▶ [Objectives]
1. Reproduce the passage of the column on the homeless cleanup from "WEEKEND EDITION" to "clumps of weeds.".
2. Summarize the column on the homeless cleanup in two sentences.

Las Vegas Sun

November 15, 2009

Currently: 53° | Complete forecast | Log in

Columnist Susan Snyder: Homeless can’t be swept away

Friday, Jan. 21, 2005 | 5:16 a.m.

Susan Snyder's column appears Mondays, Tuesdays, Thursday and Sundays. Reach her at snyder@lasvegassun.com or (702) 259-4082.

WEEKEND EDITION

January 22 - 23, 2005

As President Bush encouraged Americans on Thursday to "always remember that even the unwanted have worth," homeless Las Vegans idled in an area from where state crews had cleared their worldly possessions.

They stood or sat in clusters near F Street and Wilson Avenue, where on Tuesday a Nevada Department of Transportation landscape crew had sprayed bleach on the personal belongings of about 125 homeless people, then carted the items away.

"It was a public safety issue -- not only for the homeless people living in the area, but to the people who have homes in the area," Bob McKenzie, NDOT spokesman, said Thursday.

And it's hard for everyone -- including the state landscaping workers whose job more often than not these days is eradicating homeless people like clumps of weeds.

"It's very hard emotionally," McKenzie said. "It's very hard to displace people."

▶ [Entries]
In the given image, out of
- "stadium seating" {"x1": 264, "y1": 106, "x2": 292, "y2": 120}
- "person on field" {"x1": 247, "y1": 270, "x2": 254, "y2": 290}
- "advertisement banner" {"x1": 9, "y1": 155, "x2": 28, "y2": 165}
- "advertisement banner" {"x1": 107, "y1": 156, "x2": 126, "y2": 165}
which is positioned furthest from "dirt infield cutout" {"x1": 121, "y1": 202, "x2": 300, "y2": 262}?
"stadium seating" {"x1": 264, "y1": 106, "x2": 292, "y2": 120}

▶ [Task responses]
1.
WEEKEND EDITION

January 22 - 23, 2005

As President Bush encouraged Americans on Thursday to "always remember that even the unwanted have worth," homeless Las Vegans idled in an area from where state crews had cleared their worldly possessions.

They stood or sat in clusters near F Street and Wilson Avenue, where on Tuesday a Nevada Department of Transportation landscape crew had sprayed bleach on the personal belongings of about 125 homeless people, then carted the items away.

"It was a public safety issue -- not only for the homeless people living in the area, but to the people who have homes in the area," Bob McKenzie, NDOT spokesman, said Thursday.

And it's hard for everyone -- including the state landscaping workers whose job more often than not these days is eradicating homeless people like clumps of weeds.

2. On Tuesday, a Nevada Department of Transportation landscape crew sprayed bleach on the personal belongings of about 125 homeless people near F Street and Wilson Avenue and then carted the items away, and by Thursday homeless Las Vegans were idling in clusters in that cleared area. NDOT spokesman Bob McKenzie called the cleanup a public safety issue for both the homeless and people with homes in the area, while acknowledging that displacing people is very hard emotionally.